Come possiamo difenderci dai microbi patogeni?
Come dicevo, a mio avviso una delle migliori difese è l’intelligenza umana che in questo caso si volge verso ricerche che mirano a comprendere sempre meglio il funzionamento degli agenti infettivi e ad approntare nuove strategie per contrastarli. Sostenere questa ricerca credo sia un compito fondamentale di ciascuno di noi. Sostenerla vuol dire in primo luogo evitare di osteggiarla, nell’assurda convinzione che i “microbini” siano nostri “amici”. Anche la conoscenza generalizzata e di base degli agenti infettivi è di enorme aiuto, perché consente a ciascuno di noi di capire quali sono i comportamenti migliori che possiamo adottare individualmente, e cosa invece occorre assolutamente evitare di fare. E poi forse, una difesa risiede nella capacità di indirizzare correttamente la nostra paura. Tutti noi abbiamo paura di essere ingannati, o anche di farci iniettare qualcosa in un momento in cui godiamo perfetta salute e non abbiamo immediato bisogno di alcun farmaco. Lo sforzo di razionalità necessario per superare queste paure istintive, e dirigere invece il timore verso qualcosa di impalpabile come un microbo invisibile che in quel momento probabilmente non è neppure presente, può essere enorme. Ma dobbiamo farlo, ne va della nostra sopravvivenza.

Il libro è prefato da Piero Angela, col quale Lei collabora essendo autrice di Superquark, oltre che di Ulisse: qual è il segreto del successo dei Vostri programmi e della sfida, apparentemente ostica, di fare cultura in TV?
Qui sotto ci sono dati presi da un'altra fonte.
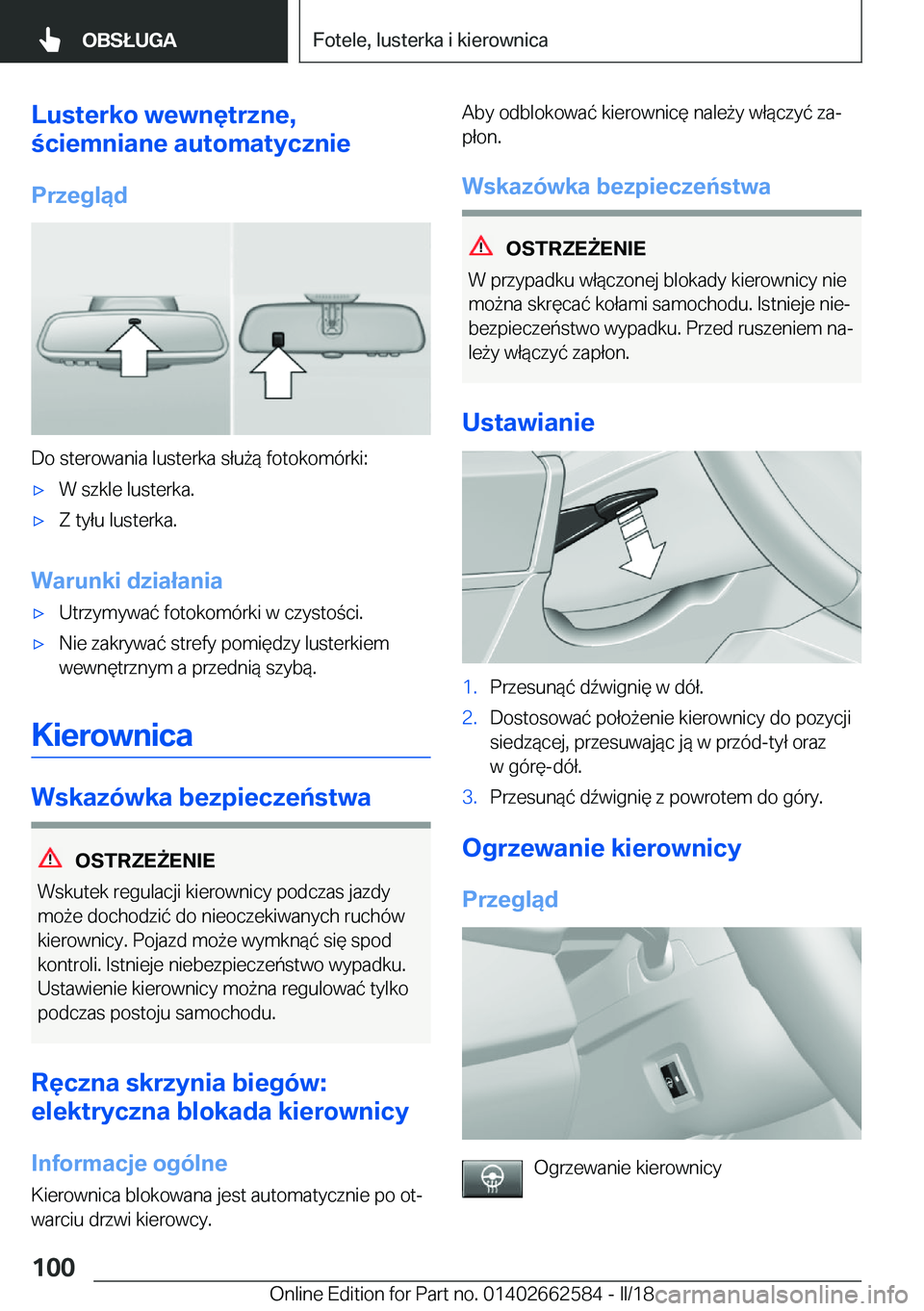 OBSŁUGA

Fotele, lusterka i kierownica

Lusterko wewnętrzne, ściemniane automatycznie

Przegląd

Do sterowania lusterka służą fotokomórki:

▷ W szkle lusterka.

▷ Z tyłu lusterka.

Warunki działania

▷ Utrzymywać fotokomórki w czystości.

▷ Nie zakrywać strefy pomiędzy lusterkiem wewnętrznym a przednią szybą.

Kierownica

Wskazówka bezpieczeństwa

OSTRZEŻENIE

Wskutek regulacji kierownicy podczas jazdy może dochodzić do nieoczekiwanych ruchów kierownicy. Pojazd może wymknąć się spod kontroli. Istnieje niebezpieczeństwo wypadku. Ustawienie kierownicy można regulować tylko podczas postoju samochodu.

Ręczna skrzynia biegów: elektryczna blokada kierownicy

Informacje ogólne

Kierownica blokowana jest automatycznie po otwarciu drzwi kierowcy.

Aby odblokować kierownicę należy włączyć zapłon.

Wskazówka bezpieczeństwa

OSTRZEŻENIE

W przypadku włączonej blokady kierownicy nie można skręcać kołami samochodu. Istnieje niebezpieczeństwo wypadku. Przed ruszeniem należy włączyć zapłon.

Ustawianie

1. Przesunąć dźwignię w dół.

2. Dostosować położenie kierownicy do pozycji siedzącej, przesuwając ją w przód-tył oraz w górę-dół.

3. Przesunąć dźwignię z powrotem do góry.

Ogrzewanie kierownicy

Przegląd

Ogrzewanie kierownicy

100

Online Edition for Part no. 01402662584 - II/18 carmanualsonline.info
Piero Angela ha sempre sottolineato l’importanza di essere rigorosi nei contenuti, ma totalmente dalla parte del pubblico per quel che riguarda il linguaggio. La curiosità è parte della natura umana, tutti siamo interessati a ciò che avviene nella scienza, o nell’arte, o in molti altri campi. Necessariamente, non possiamo essere esperti di tutto, ma possiamo tenerci aggiornati e scoprire qualcosa che non sappiamo in ogni momento disponibile. Se ci riusciamo, l’emozione è fortissima. Seguire ciò che avviene nella ricerca scientifica se non lo si fa per lavoro però non è facile, perché soprattutto nell’ultimo secolo la scienza ha sviluppato un linguaggio proprio. Se però si va nocciolo delle cose, non mi è mai capitato di incontrare un tema che non potesse essere spiegato con parole di uso comune e in modo colloquiale. Ed è semplicemente questo ciò che noi facciamo: andiamo al cuore delle ricerche, e raccontiamo ciò che vediamo con parole nostre e con l’enorme supporto di immagini realizzate con estrema cura e abilità da chi si occupa della regia, delle riprese, del montaggio e così via. Di nostro aggiungiamo però anche una capacità professionale che sta nel fare collegamenti fra discipline ed eventi diversi, in modo da comporre delle storie con un valore in più. Rispetto ai ricercatori infatti, giornalisti e comunicatori scientifici hanno in genere una migliore “panoramica” che consente di narrare in maniera diversa da come farebbe uno scienziato. E poi noi siamo davvero dalla parte del pubblico: non stiamo raccontando il nostro lavoro, ma quella parte del lavoro altrui che interessa tutti. È un po’ come ascoltare la cronaca di una partita da un giocatore che è nella squadra o da un cronista. Per quanto noi stessi amiamo le cose di cui parliamo, dobbiamo essere obiettivi, e questo credo si senta.